(THE REQUEST) In the records below, count the lines that contain the string "floor", matching case exactly, and give only that number.

(Stored records)
* start *
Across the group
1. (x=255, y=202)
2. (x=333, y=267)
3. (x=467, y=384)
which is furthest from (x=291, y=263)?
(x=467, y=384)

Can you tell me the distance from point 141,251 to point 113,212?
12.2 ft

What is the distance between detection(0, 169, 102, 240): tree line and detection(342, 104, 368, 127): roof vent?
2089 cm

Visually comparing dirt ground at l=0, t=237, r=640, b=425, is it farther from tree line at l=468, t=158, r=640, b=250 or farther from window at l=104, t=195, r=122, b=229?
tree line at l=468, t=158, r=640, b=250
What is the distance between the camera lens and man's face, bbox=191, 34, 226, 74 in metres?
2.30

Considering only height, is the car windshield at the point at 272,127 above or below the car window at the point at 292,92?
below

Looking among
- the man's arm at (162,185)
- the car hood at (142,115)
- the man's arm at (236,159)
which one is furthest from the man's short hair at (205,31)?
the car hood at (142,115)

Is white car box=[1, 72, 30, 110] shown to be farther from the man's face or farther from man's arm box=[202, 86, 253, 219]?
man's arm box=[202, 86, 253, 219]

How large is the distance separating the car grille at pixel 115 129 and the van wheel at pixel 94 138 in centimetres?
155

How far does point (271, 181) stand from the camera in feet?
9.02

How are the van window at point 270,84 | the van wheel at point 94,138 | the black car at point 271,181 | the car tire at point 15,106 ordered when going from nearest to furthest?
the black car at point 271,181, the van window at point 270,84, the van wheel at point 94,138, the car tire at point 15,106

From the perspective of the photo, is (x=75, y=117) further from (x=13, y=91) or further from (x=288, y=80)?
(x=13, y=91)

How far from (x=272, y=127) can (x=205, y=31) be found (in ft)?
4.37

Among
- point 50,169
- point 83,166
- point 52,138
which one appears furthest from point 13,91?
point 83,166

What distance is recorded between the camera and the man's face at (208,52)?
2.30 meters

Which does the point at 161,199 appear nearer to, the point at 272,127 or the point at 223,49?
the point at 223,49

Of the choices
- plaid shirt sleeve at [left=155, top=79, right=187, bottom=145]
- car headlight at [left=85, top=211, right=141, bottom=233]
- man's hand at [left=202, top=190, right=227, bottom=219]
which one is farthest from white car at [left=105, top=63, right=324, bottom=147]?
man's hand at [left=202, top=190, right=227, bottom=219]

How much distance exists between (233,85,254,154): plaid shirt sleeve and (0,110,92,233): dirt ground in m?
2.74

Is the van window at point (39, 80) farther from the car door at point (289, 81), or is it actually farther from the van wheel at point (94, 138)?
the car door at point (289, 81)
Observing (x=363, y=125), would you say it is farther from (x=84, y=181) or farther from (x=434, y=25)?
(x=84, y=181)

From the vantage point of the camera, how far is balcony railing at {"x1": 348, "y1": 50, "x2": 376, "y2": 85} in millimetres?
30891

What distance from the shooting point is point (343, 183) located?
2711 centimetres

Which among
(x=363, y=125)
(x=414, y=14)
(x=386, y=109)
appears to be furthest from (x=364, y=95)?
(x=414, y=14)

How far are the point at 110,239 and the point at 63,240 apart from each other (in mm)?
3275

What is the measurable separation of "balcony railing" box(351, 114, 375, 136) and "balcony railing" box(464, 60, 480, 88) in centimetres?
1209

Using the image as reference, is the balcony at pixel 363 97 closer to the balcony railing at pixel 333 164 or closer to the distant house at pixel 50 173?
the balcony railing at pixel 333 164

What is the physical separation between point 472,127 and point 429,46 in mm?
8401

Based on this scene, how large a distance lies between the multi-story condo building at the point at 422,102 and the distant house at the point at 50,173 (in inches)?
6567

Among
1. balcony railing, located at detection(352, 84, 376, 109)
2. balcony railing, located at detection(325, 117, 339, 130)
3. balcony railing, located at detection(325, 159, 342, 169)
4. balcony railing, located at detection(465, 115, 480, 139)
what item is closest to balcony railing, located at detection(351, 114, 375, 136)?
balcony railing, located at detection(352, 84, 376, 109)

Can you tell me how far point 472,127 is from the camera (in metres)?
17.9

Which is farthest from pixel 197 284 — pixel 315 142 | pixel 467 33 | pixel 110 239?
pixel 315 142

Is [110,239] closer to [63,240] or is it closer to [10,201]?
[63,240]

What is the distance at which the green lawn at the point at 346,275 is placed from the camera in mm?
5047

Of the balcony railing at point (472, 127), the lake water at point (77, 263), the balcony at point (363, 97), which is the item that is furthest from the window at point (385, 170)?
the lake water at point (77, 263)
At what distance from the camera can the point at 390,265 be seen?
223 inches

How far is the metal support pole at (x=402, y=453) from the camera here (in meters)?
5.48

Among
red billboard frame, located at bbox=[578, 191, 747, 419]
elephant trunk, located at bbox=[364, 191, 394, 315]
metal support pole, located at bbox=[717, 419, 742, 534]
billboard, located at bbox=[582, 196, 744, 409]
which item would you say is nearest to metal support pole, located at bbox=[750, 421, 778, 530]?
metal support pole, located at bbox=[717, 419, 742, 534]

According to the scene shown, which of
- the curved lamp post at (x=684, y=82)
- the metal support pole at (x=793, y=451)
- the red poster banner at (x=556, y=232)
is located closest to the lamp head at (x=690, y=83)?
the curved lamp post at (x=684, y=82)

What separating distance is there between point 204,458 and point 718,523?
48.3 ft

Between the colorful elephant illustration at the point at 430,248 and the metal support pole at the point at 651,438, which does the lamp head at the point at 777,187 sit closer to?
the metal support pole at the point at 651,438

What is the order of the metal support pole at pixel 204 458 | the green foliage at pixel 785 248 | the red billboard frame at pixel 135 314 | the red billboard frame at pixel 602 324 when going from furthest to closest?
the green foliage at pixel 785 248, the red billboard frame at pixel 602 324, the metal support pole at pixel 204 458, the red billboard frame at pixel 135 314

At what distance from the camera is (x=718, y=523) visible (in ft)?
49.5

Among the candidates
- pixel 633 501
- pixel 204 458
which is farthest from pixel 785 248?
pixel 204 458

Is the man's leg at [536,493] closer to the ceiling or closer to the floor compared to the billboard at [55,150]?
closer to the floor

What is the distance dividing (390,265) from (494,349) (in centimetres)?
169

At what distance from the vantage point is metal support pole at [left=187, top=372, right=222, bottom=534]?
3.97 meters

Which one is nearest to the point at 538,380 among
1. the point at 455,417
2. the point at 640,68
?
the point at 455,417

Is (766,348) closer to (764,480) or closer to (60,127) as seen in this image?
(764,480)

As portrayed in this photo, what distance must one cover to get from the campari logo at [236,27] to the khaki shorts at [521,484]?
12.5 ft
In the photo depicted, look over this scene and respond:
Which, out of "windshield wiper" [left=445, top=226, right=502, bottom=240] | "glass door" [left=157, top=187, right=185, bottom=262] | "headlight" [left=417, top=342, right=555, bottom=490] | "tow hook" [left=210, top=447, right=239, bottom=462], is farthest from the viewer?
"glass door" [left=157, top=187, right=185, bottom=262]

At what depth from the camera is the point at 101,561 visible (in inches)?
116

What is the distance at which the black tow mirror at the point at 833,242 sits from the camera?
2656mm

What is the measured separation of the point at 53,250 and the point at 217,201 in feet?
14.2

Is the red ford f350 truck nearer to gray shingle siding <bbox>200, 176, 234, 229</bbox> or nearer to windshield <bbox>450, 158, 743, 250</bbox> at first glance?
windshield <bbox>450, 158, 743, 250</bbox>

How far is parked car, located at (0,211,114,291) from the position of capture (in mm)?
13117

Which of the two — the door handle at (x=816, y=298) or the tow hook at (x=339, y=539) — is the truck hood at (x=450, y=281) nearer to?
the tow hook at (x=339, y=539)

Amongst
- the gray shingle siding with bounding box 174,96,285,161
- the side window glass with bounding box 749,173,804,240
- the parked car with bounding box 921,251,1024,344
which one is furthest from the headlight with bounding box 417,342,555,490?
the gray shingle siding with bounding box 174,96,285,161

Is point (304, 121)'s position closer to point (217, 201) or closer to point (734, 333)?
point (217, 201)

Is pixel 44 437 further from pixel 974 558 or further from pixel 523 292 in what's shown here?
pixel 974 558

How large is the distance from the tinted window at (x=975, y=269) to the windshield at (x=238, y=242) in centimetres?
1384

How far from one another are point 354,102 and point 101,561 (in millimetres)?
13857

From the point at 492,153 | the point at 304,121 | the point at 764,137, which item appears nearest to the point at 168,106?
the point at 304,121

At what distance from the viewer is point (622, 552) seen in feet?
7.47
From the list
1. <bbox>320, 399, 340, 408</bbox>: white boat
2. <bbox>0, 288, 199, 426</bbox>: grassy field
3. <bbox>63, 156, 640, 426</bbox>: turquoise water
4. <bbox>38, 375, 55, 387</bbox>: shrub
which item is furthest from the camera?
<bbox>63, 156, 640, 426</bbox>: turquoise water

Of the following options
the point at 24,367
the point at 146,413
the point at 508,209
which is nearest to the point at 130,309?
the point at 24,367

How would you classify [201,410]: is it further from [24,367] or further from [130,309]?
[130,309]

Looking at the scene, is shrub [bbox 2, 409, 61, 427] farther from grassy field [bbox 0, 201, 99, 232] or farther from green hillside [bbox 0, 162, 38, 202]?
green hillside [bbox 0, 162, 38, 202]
* end *
(ANSWER FOR THIS EXERCISE) 2